Feeling a little introspective again today... So many thoughts have been going through my mind in the past two weeks, and probably one of the most recurrent ones is, "Can I please figure out how to stop thinking so much??" Thinking doesn't help very much in a lot of situations. What I mean to say is that as much as I think about what I should do if/when this-or-that occurs or what I should do to get this-or-that to occur...many times "this-or-that" is not something that any amount of me thinking or planning for can make any amount of difference. I cannot make stuff happen by thinking about it. I can't wish things into existence. All I can do is take life moment by moment, as it comes, basing what I do on not what I think but what I believe. Hm, can anyone follow that "think vs. believe" concept -- I once described it to some friends as "I need more wisdom, not brain cells."

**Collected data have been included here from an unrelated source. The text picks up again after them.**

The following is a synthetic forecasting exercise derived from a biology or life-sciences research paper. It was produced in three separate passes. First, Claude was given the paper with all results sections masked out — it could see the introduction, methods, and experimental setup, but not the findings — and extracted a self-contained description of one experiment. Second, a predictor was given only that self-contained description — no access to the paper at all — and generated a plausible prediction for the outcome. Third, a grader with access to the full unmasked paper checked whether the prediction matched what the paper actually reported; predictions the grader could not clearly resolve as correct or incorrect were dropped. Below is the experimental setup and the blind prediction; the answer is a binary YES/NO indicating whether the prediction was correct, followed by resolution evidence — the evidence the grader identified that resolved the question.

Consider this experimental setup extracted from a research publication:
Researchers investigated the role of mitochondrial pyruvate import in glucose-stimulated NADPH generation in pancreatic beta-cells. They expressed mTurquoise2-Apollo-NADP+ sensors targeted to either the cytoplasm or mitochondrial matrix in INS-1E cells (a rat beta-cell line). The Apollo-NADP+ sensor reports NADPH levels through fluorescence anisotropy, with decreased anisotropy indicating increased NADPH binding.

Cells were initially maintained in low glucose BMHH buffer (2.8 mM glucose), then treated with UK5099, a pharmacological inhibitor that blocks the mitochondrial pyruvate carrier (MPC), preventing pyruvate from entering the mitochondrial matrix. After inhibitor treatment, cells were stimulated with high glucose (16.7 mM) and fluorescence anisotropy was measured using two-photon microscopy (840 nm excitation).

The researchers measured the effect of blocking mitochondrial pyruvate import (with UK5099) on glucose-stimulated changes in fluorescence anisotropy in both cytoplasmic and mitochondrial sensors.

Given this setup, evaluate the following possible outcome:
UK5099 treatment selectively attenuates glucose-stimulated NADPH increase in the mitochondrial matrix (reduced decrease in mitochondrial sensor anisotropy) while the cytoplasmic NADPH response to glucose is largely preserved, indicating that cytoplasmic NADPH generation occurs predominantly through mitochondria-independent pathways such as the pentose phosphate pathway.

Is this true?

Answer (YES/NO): NO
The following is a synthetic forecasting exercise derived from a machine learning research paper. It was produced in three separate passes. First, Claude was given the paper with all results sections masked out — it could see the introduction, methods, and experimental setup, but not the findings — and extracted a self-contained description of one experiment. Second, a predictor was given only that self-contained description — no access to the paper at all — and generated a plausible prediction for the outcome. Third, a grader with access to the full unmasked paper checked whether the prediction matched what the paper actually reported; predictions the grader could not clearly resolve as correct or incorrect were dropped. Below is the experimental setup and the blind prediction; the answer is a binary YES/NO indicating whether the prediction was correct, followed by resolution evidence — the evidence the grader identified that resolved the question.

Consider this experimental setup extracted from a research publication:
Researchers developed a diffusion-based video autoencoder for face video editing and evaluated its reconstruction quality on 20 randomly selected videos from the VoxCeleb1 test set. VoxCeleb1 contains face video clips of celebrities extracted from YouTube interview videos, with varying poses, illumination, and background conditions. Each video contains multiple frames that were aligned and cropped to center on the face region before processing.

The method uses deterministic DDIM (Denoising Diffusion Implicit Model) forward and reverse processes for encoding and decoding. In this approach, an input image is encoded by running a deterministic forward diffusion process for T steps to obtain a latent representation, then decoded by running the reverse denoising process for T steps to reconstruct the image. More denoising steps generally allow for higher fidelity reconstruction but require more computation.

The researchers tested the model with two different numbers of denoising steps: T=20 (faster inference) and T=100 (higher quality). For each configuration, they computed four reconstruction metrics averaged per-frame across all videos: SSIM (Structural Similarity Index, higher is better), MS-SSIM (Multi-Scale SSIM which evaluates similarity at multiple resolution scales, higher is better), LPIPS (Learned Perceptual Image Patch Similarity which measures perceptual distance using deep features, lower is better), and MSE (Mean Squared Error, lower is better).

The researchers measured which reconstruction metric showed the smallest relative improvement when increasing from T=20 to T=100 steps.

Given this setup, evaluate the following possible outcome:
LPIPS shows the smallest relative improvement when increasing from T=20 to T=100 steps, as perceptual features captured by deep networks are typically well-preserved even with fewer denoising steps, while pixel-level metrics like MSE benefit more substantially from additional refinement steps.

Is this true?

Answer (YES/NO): NO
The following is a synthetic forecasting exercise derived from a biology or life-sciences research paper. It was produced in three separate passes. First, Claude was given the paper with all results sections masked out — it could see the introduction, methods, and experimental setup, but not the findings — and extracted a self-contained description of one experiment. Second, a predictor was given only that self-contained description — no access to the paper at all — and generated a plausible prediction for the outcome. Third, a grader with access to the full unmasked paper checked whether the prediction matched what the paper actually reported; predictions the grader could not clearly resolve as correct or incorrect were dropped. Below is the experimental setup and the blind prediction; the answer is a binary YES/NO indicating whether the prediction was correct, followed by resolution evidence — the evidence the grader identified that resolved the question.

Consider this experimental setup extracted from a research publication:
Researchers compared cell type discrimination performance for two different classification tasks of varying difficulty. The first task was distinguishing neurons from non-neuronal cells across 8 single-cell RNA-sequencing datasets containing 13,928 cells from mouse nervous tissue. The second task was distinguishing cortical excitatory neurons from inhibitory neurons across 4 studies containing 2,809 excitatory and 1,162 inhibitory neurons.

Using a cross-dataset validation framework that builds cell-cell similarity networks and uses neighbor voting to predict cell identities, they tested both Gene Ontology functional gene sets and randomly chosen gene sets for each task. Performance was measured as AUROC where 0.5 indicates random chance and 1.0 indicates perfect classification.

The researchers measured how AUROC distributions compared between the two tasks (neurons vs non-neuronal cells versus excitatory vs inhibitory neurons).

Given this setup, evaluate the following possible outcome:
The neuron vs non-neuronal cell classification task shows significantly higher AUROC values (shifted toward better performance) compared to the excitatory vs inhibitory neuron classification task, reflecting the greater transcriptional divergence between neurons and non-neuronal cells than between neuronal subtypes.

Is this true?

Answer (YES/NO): YES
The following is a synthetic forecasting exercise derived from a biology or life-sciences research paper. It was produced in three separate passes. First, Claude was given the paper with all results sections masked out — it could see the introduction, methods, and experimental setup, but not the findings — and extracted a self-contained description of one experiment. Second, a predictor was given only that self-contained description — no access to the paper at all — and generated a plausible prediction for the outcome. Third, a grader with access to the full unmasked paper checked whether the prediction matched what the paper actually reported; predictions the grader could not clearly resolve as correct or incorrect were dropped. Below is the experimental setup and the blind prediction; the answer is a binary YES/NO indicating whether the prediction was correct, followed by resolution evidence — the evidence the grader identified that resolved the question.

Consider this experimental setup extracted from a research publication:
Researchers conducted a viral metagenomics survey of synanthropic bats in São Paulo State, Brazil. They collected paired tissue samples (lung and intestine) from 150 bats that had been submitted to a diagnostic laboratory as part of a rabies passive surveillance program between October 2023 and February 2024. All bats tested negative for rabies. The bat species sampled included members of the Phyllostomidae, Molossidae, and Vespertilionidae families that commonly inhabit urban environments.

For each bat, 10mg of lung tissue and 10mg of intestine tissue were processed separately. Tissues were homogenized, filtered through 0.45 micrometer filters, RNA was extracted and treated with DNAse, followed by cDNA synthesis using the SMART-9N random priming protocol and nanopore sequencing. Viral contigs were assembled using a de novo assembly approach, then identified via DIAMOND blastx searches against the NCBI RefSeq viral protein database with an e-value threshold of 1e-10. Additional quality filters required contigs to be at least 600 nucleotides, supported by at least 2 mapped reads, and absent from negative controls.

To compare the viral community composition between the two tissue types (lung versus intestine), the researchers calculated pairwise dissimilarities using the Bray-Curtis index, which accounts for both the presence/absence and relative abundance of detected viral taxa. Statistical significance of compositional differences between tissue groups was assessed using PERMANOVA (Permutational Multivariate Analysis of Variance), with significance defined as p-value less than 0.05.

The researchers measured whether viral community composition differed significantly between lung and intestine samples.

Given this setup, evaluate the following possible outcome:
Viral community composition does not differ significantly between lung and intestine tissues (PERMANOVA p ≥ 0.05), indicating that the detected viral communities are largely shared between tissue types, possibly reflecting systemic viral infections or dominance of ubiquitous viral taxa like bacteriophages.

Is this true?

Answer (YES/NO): NO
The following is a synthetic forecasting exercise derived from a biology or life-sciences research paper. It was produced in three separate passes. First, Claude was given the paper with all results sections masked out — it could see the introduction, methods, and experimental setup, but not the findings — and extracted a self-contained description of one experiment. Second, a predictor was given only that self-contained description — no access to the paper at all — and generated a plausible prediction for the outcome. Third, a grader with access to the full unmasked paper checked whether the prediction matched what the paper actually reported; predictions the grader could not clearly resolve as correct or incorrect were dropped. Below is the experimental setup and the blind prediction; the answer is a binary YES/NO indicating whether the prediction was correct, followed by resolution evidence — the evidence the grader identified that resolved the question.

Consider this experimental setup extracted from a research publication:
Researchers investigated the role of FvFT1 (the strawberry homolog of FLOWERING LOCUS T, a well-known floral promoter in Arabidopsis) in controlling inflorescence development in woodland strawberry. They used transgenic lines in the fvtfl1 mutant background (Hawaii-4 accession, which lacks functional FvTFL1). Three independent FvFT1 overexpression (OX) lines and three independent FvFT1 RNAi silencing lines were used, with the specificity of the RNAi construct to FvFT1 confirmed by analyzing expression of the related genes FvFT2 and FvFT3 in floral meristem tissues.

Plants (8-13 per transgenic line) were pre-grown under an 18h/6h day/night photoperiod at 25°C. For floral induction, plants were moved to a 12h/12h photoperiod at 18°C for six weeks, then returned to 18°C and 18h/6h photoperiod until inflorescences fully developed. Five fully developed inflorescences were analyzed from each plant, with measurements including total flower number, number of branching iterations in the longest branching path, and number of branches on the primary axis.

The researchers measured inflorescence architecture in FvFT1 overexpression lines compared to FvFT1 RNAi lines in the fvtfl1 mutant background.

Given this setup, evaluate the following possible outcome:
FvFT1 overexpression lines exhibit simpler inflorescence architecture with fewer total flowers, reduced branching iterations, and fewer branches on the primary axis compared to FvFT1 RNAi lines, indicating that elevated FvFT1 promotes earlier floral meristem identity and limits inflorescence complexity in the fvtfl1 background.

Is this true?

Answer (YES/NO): YES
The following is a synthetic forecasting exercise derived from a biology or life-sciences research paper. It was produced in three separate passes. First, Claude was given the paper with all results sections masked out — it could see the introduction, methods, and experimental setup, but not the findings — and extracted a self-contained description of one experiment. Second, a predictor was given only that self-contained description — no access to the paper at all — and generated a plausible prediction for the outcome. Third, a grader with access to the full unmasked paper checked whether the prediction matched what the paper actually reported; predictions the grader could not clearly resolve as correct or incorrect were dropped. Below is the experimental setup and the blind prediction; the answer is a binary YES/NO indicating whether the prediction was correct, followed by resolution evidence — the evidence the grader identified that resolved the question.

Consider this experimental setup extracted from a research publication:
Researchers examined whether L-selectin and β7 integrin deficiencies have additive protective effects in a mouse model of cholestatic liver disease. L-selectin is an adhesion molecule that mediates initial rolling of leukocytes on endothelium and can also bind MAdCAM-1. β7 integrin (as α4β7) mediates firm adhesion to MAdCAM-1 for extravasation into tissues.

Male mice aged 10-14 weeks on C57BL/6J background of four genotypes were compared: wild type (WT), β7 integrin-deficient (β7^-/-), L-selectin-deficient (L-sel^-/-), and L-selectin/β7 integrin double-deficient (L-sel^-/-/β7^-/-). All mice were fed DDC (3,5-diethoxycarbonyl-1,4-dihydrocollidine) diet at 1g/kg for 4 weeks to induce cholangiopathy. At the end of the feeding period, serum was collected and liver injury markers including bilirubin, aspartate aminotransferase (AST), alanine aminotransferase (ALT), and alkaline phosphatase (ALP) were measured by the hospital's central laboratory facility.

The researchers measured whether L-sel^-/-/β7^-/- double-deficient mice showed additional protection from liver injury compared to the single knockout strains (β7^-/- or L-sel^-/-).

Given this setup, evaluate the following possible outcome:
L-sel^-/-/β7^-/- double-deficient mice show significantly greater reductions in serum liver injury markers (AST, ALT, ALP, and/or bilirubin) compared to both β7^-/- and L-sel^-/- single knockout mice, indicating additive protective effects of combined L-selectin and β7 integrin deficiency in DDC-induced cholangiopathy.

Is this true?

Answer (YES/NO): YES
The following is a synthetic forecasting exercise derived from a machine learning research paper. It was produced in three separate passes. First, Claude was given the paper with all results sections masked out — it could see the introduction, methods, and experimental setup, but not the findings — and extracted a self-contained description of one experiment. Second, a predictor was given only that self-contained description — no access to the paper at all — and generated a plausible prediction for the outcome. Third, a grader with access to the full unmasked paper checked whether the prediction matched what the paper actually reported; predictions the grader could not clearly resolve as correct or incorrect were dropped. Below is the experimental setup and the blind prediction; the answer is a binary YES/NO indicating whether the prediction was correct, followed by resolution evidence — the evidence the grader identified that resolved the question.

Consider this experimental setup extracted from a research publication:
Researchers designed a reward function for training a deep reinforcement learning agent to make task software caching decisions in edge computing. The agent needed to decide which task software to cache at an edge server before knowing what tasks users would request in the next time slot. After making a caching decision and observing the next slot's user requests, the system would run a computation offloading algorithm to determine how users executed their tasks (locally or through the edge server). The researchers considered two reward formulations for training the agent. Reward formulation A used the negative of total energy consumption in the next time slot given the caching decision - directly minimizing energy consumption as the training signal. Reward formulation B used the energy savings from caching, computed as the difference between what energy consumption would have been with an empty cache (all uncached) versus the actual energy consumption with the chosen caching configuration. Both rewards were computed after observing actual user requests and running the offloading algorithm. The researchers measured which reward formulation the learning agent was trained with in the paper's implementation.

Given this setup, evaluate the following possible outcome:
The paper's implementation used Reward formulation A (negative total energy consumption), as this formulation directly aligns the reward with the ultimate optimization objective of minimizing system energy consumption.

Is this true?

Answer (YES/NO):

Anyway... The week ahead of me is one of those that cause me to think muchly. A bunch of stuff going on in the lab; long hours await. I am waiting to hear back from someone whose response I can't predict; whatever the result my mood will certainly be affected. I have an appointment that I feel uncomfortable and anxious about attending; very long and awkward moments are guaranteed.
I think...have I prepared everything I need for the week of labwork...what if that response is unkind or disappointing...the lab work and the response and the appointment could all go in ways I don't want, and that will make the future look bleak because all these things seem to have so much to do with trying to publish results and graduate and find a new place to work...if I'm so uncomfortable about this appointment, maybe I should cancel it - but no, it's too late now, and maybe it's just my defense mechanism to avoid things I don't feel comfortable with...will I be able to keep it together during the stressful week and not go off on my coworkers and to the responder and at the appointment...all these things do not have that much of an affect on my future, why am I so concerned...these three things are what I anticipate for the week, but assuredly so many other things I have not anticipated will also crop up - can I deal with that...is it even worth worrying about the response, maybe the person isn't really worth caring that much about...is my worry about all of these things just setting me up to have a bad attitude regardless of what actually happens... These are my thoughts.
I do believe I need to figure out a way to make my brain turn off...!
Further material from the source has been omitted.